Petitioner was a guest passenger in a vehicle insured by Progressive Classic Insurance Company when the vehicle was rear-ended by a truck. Petitioner received medical payments coverage under the Progressive policy for some of the medical expenses she incurred for the treatment of her injuries. Petitioner later successfully sued the truck owner and driver and received damages. Progressive subsequently asserted a subrogation lien on the recovery for the amount it paid under the medical payments coverage. Petitioner filed this complaint against Progressive, alleging common law and statutory bad faith claims. The circuit court dismissed the action, determining that because Petitioner was not a named insured under the Progressive policy and paid no premiums for the policy, Petitioner was a third-party insured and was, therefore, precluded from pursuing her bad faith claims against Progressive. The Supreme Court reversed, holding (1) Petitioner was a first-party insured under the Progressive policy because the policy included within the definition of an insured person "any other person while occupying a covered vehicle"; and (2) therefore, Petitioner may pursue an action against Progressive for common law and statutory bad faith. View "Dorsey v. Progressive Classic Ins. Co." on Justia Law
Chafin v. Farmers & Mechanics Mut. Ins. Co. of W. Va.
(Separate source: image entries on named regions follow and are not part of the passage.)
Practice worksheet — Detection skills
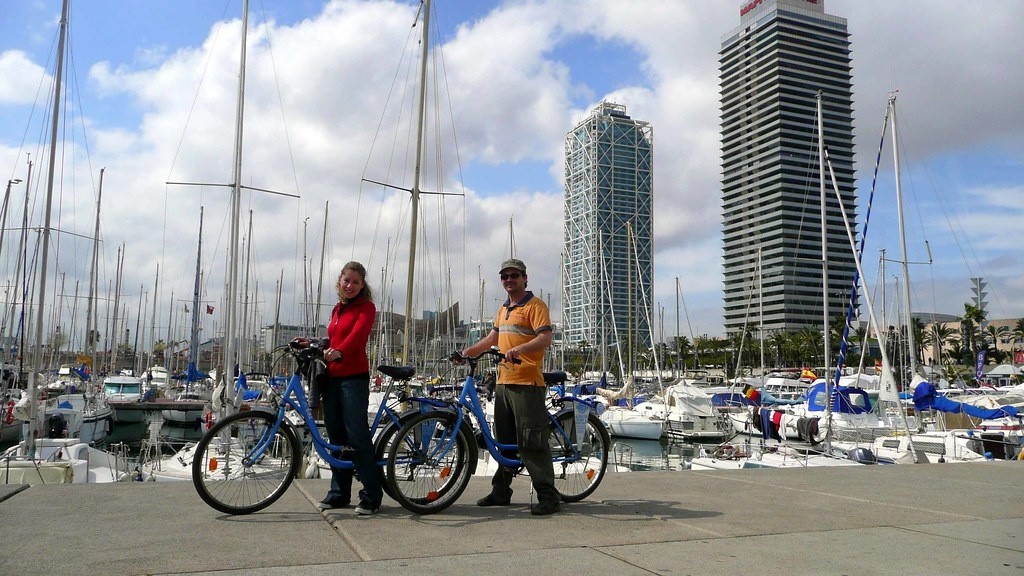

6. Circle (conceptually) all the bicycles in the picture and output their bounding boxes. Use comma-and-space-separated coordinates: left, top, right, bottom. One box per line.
382, 346, 609, 517
191, 339, 464, 516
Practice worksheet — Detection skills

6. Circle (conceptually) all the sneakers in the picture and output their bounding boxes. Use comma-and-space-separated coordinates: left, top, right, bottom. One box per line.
531, 494, 561, 515
354, 499, 382, 515
317, 493, 351, 508
477, 492, 511, 506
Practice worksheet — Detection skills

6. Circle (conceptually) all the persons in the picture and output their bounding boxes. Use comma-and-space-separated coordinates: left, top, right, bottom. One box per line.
61, 381, 76, 395
452, 258, 561, 515
290, 261, 385, 514
49, 414, 64, 438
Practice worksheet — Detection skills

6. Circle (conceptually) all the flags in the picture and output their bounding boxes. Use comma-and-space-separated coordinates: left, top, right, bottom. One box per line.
977, 379, 998, 393
800, 368, 817, 385
1015, 351, 1024, 362
186, 305, 190, 313
876, 360, 882, 372
207, 305, 215, 314
743, 384, 759, 402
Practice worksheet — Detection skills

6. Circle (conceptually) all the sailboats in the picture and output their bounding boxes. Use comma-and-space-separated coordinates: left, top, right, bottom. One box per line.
1, 0, 1024, 488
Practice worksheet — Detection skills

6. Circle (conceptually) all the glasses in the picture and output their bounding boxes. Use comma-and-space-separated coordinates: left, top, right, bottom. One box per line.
501, 273, 522, 280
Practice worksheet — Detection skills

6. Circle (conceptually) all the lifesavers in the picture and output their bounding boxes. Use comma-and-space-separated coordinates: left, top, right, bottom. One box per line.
205, 411, 213, 430
6, 401, 17, 424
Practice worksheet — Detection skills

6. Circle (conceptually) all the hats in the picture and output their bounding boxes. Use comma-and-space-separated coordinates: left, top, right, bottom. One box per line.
499, 259, 526, 274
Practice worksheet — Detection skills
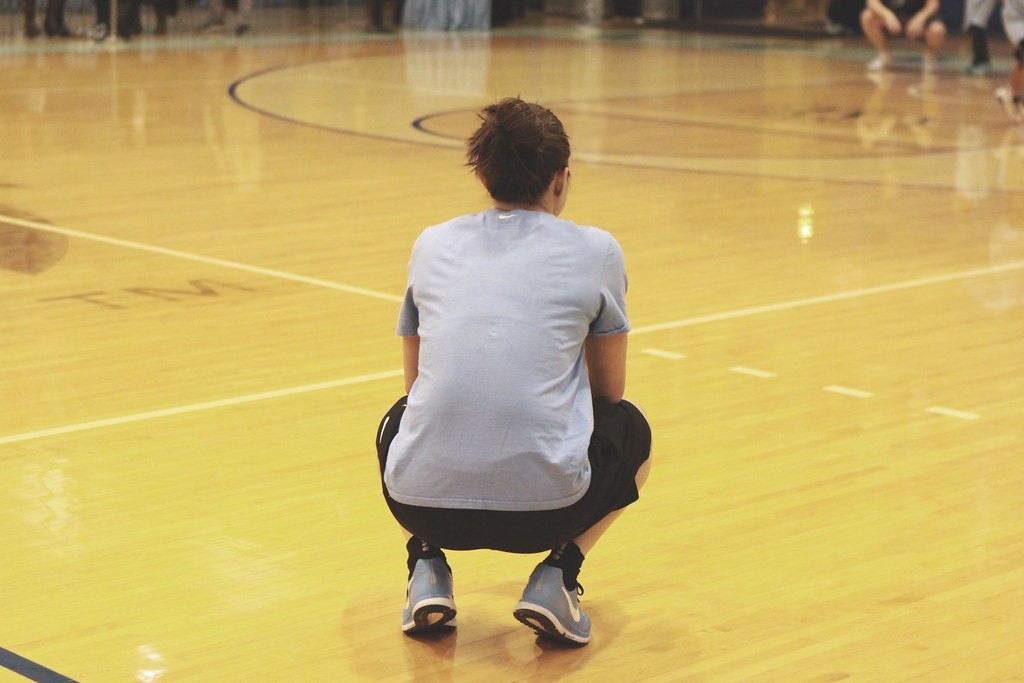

Petitioner's decedent, Freda Bradley, purchased a named perils homeowners insurance policy from Farmers and Mechanics Mutual Insurance Company of West Virginia (Farmers). Bradley filed a claim under the policy for damage to her kitchen and bathroom floor. Farmers denied the claim citing a policy exclusion for water damage below the surface of the ground, fungi, wet or dry rot, or bacteria. Bradley filed a complaint against Farmers alleging several causes of action stemming from Farmers' denial of coverage under an insurance policy Bradley had purchased from Farmers. The circuit court granted summary judgment in favor of Farmers, concluding (1) damage done to Bradley's kitchen floor did not constitute a "collapse" as required by the policy; and (2) the alleged collapse was not caused by "hidden decay." Petitioner appealed. The Supreme Court reversed, holding (1) the circuit court erred in finding that the term "collapse" in the insurance policy was not ambiguous and that Bradley's kitchen floor did not collapse; and (2) whether Bradley should have known that decay was causing her kitchen floor to sink was a genuine issue of material fact to be decided by a jury. Remanded. View "Chafin v. Farmers & Mechanics Mut. Ins. Co. of W. Va." on Justia Law
Lemasters v. Nationwide Mut. Ins. Co.
Plaintiff sought underinsured motorists (UIM) coverage from Respondent, Plaintiff's insurance carrier, after he was involved in an accident. Plaintiff and his wife eventually filed suit against Respondent seeking to recover the benefits. Plaintiff and Respondent settled the claim. Plaintiffs then amended their complaint against Respondent to allege a bad faith claim for violation of the Unfair Trade Practices Act, alleging that Respondent acted in bad faith by not paying their first-party claim for UIM. The jury returned a verdict in favor of Plaintiffs. Plaintiffs then moved for attorney fees and costs for substantially prevailing in the underlying bad faith award. The circuit court denied the costs and fees. The Supreme Court affirmed, holding that the circuit court did not abuse its discretion in concluding that there was no factual basis upon which to award fees on the bad faith claim. View "Lemasters v. Nationwide Mut. Ins. Co." on Justia Law
AIG Domestic Claims, Inc. v. Hess Oil Co., Inc.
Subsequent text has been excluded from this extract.